Kamis, 03 Juli 2008

Akhir Penantian KRH Darmodipuro

Gurat kesedihan ataupun rasa kecewa, hampir tidak terpancar dari wajahnya. Berjalan gontai, diapit oleh sejumlah polisi berseragam lengkap, mungkin sudah dirasakan sebagai hal biasa selama waktu delapan bulan terakhir ini.

Dari lekuk kulitnya yang tak lagi merata di usia yang hampir menginjak 70 tahun, adalah sebuah cobaan yang mungkin dirasakannya dengan kejadian itu.

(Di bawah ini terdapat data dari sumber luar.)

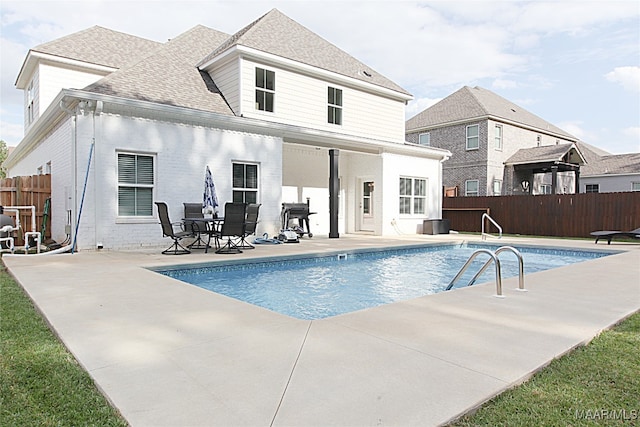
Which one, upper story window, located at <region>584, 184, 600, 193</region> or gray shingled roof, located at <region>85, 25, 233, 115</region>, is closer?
gray shingled roof, located at <region>85, 25, 233, 115</region>

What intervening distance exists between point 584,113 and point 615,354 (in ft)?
91.7

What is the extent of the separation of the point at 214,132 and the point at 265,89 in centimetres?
261

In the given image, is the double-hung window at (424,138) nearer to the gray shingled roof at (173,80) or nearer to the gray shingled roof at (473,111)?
the gray shingled roof at (473,111)

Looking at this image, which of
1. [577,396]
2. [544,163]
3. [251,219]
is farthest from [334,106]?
[544,163]

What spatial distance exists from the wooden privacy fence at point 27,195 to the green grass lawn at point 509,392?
875cm

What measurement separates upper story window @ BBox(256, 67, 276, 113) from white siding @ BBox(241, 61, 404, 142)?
0.12 metres

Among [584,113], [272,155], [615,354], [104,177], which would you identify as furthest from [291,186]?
[584,113]

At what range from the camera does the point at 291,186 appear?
14.9 m

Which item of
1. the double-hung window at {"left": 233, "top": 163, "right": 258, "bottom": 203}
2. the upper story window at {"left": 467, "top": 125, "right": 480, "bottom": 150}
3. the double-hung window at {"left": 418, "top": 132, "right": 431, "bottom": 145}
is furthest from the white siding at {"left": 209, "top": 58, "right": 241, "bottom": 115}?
the double-hung window at {"left": 418, "top": 132, "right": 431, "bottom": 145}

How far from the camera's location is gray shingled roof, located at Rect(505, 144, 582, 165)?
71.0 feet

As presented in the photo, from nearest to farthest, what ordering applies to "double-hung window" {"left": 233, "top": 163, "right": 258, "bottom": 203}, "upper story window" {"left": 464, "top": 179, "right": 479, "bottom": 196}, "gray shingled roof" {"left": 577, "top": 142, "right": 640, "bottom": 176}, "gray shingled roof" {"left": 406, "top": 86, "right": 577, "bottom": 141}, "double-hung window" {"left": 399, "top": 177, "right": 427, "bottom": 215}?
"double-hung window" {"left": 233, "top": 163, "right": 258, "bottom": 203}, "double-hung window" {"left": 399, "top": 177, "right": 427, "bottom": 215}, "upper story window" {"left": 464, "top": 179, "right": 479, "bottom": 196}, "gray shingled roof" {"left": 406, "top": 86, "right": 577, "bottom": 141}, "gray shingled roof" {"left": 577, "top": 142, "right": 640, "bottom": 176}

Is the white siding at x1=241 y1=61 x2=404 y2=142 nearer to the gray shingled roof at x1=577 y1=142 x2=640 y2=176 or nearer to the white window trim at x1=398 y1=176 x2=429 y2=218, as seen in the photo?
the white window trim at x1=398 y1=176 x2=429 y2=218

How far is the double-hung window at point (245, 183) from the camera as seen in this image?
11484 millimetres

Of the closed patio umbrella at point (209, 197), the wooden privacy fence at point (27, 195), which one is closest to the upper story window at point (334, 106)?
the closed patio umbrella at point (209, 197)
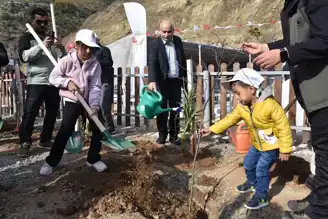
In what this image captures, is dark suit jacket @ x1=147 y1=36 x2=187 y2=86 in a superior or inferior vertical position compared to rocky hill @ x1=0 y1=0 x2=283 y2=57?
inferior

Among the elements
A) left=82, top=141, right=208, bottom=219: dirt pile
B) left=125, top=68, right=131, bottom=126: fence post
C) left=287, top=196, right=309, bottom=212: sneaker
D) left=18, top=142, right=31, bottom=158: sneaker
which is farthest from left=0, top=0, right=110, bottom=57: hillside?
left=287, top=196, right=309, bottom=212: sneaker

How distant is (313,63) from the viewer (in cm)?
204

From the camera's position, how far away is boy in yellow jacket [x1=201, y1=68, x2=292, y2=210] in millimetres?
3174

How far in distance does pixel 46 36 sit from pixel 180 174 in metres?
2.30

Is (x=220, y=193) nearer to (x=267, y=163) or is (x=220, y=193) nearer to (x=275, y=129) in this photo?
(x=267, y=163)

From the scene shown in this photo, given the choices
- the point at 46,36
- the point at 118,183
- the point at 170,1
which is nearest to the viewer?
the point at 118,183

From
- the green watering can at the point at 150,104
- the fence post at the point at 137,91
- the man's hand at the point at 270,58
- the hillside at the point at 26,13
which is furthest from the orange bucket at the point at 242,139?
the hillside at the point at 26,13

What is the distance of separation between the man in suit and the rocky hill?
18239 millimetres

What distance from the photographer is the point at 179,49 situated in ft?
16.9

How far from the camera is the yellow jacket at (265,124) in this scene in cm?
317

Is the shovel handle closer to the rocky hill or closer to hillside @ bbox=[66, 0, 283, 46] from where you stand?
the rocky hill

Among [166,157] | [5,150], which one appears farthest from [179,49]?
[5,150]

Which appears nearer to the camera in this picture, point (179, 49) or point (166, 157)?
point (166, 157)

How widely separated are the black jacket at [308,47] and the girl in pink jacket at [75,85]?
2030 millimetres
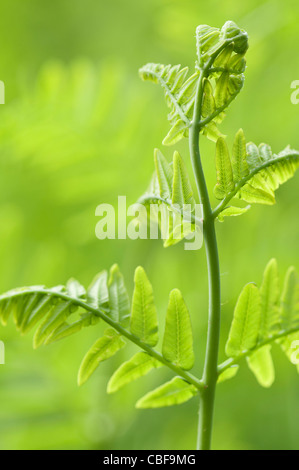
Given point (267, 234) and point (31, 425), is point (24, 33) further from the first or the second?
point (31, 425)

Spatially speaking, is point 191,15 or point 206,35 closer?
point 206,35

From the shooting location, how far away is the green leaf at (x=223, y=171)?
428 mm

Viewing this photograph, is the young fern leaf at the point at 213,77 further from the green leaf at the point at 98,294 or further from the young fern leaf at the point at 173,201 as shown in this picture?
the green leaf at the point at 98,294

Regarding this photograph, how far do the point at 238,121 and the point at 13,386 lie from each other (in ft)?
2.17

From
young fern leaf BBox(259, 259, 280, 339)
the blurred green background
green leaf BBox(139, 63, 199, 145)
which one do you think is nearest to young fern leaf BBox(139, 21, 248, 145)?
green leaf BBox(139, 63, 199, 145)

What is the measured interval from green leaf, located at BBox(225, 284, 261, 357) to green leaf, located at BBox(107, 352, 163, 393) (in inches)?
2.6

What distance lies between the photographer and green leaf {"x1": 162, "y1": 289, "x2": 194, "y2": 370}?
17.6 inches

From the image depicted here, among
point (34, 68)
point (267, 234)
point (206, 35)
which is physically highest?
point (34, 68)

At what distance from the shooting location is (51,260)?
1062mm

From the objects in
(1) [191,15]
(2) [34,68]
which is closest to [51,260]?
(1) [191,15]

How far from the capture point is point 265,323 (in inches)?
18.2

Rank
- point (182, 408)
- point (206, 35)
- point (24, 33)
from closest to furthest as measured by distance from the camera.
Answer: point (206, 35), point (182, 408), point (24, 33)

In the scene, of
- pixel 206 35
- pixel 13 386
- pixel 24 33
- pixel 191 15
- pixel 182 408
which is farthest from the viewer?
pixel 24 33

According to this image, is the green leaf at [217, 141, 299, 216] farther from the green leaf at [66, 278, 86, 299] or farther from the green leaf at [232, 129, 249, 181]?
the green leaf at [66, 278, 86, 299]
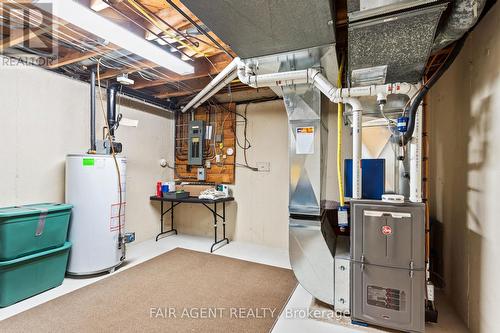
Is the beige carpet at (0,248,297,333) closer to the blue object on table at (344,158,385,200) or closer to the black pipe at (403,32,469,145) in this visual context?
the blue object on table at (344,158,385,200)

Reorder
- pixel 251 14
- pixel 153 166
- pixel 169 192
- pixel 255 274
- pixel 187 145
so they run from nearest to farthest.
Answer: pixel 251 14, pixel 255 274, pixel 169 192, pixel 153 166, pixel 187 145

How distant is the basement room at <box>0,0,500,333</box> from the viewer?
5.77 ft

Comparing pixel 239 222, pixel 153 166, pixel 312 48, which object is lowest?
pixel 239 222

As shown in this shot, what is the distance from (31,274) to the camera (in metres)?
2.35

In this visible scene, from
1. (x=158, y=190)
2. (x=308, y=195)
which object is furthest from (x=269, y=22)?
(x=158, y=190)

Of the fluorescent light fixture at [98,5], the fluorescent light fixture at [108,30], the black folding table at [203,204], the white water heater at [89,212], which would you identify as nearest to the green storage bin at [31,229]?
the white water heater at [89,212]

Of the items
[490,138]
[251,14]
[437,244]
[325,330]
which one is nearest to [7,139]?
[251,14]

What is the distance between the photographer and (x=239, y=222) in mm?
4312

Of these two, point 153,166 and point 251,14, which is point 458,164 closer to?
point 251,14

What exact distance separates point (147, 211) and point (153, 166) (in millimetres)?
827

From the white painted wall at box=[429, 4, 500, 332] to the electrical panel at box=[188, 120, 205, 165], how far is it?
347cm

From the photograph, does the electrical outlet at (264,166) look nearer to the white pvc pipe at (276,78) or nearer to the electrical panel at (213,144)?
the electrical panel at (213,144)

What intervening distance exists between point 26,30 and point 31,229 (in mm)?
1954

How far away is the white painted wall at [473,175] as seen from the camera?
167 centimetres
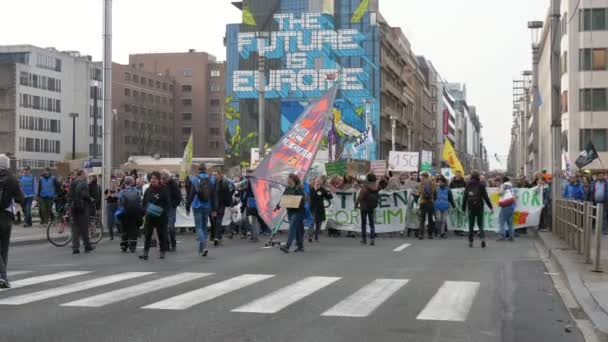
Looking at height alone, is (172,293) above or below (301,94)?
below

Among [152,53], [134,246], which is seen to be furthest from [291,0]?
[134,246]

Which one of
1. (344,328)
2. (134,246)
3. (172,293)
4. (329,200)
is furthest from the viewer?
(329,200)

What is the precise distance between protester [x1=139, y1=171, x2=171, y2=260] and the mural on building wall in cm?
8536

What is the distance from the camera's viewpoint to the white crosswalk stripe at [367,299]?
9242 millimetres

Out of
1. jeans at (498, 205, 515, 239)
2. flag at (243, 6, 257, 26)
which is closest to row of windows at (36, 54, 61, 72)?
flag at (243, 6, 257, 26)

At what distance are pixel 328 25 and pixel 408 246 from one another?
86.3 m

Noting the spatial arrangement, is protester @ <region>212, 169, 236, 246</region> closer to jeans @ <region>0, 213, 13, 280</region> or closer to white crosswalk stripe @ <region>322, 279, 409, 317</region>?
white crosswalk stripe @ <region>322, 279, 409, 317</region>

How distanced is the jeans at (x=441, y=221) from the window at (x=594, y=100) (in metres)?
45.4

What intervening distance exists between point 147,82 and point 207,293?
13761cm

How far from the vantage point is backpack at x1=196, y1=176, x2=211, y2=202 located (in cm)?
1758

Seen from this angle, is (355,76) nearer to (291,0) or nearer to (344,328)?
(291,0)

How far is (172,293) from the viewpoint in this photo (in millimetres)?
10836

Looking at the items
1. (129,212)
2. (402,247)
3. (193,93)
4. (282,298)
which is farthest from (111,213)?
(193,93)

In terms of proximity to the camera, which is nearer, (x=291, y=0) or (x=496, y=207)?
(x=496, y=207)
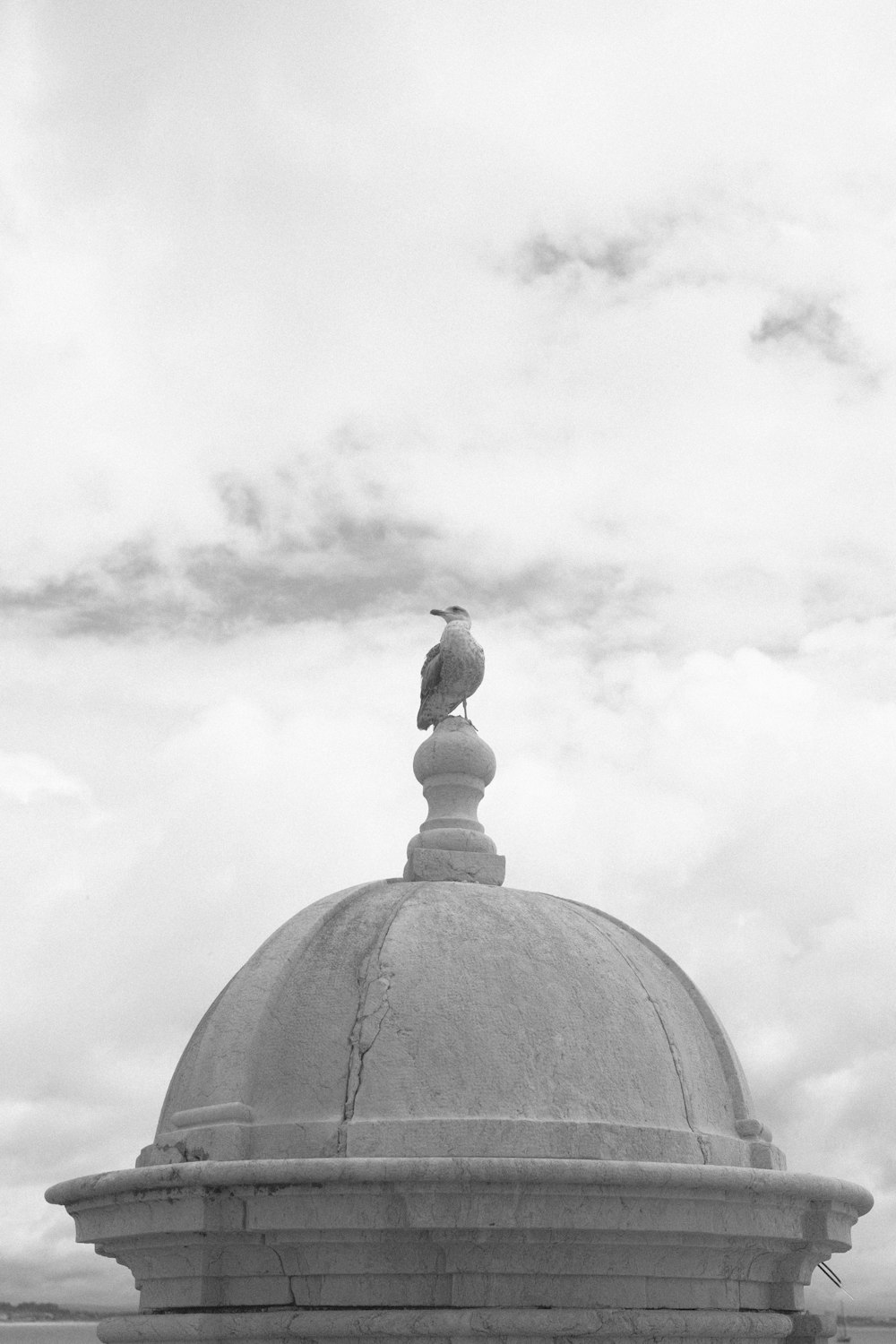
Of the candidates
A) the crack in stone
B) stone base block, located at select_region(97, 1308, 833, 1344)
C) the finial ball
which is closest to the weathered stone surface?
stone base block, located at select_region(97, 1308, 833, 1344)

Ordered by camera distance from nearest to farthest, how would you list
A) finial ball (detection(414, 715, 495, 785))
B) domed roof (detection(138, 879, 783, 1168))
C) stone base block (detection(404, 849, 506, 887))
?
domed roof (detection(138, 879, 783, 1168)) < stone base block (detection(404, 849, 506, 887)) < finial ball (detection(414, 715, 495, 785))

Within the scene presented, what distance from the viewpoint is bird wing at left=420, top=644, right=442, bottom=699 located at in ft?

Ya, potret itu terasa lekat ketika saya mencoba merekam sosok KRH. Darmodipuro atau yang akrab disapa Mbah Hadi, Kepala Museum Radya Pusaka Kota Solo.

Museum yang berada di lintas jantung Kota Solo tersebut, sempat mencuat menjadi buah bibir publik, ketika sejumlah arca asli koleksi museum tersebut raib, sementara yang terpampang di museum tersebut diduga arca-arca palsu.

Sedikitnya ada enam arca yang diduga palsu dan nilai yang diperdagangkan diperkirakan mencapai Rp600 juta.

Kasus ini semakin menarik perhatian masyarakat, saat nama pengusaha Hasyim Djoyohadikusumo, adik dari mantan Pangkostrad Prabowo Subianto disebut-sebut terlibat dalam kasus itu.

Drama persidangan pun dimulai. Saksi-saksi yang terkait langsung dengan kasus itu dihadirkan. Drama itu semakin memanas ketika salah satu saksi ahli dari BP3, Lambang Babar Purnomo meninggal dunia. Spekulasi pun semakin menjurus kematiannya terkait dengan rencana kesaksiannya di kasus ini.

Sejurus kemudian, tepat pada hari Senin tanggal 30 Juni 2008, vonis hakim dijatuhkan kepada Mbah Hadi.

Hukuman 18 bulan penjara harus dilalui oleh Mbah Hadi. Vonis yang dijatuhkan oleh majelis hakim yang diketuai oleh Ganjar Susilo tersebut, lebih ringan enam bulan dari tuntutan jaksa penuntut umum yang menginginkan hukuman selama dua tahun.

Saat dibawa ke ruang tunggu tahanan seusai persidangan, Mbah Hadi tetap santai dan apa adanya.

Ketika ditanya oleh rekan-rekan wartawan, jawaban yang muncul terkadang memancing tawa di kalangan kuli tinta tersebut.

Bahkan, saat disinggung apakah dirinya akan mengajukan banding atas putusan tersebut atau tidak, Mbah Hadi menjawab enteng.

"Nggak perlu banding-bandingan," ungkapnya.

Sepertinya Mbah Hadi cukup besar hati menerima vonis itu. Dengan demikian, waktu tahanan yang tersisa sekitar delapan bulan lagi, masih akan dijalaninya.

Lalu, apa yang masih menjadi obsesi Mbah Hadi ?

Dia pernah mengutarakan mendapat kabar akan diwawancarai oleh stasiun TV Al Jazeera. Tapi, entahlah, apakah wawancara itu terwujud atau tidak, saya kurang mengetahui.

Lepas dari itu, rupanya dia masih memiliki keinginan membuka praktek ilmu spiritual yang selama ini dijalaninya.

Kemampuan spiritualnya tersebut berupa kemampuan mencarikan hari baik untuk pernikahan ataupun mendirikan rumah, bahkan beberapa hal yang terkait dengan tradisi masyarakat jawa, kemampuan Mbah Hadi cukup mumpuni.

Sebelum sidang, dirinya sempat membagikan pamflet terkait rencana praktek tersebut yang akan dilakukan di sekitar kawasan bangsal Kraton alun-alun utara.

Kini, saat vonis sudah dijatuhkan, Mbah Hadi terpaksa menunda keinginan itu. Mungkin tidak untuk hari ini mbah, mungkin nanti atau lusa, karena waktu cukup sabar menanti kiprahmu kembali.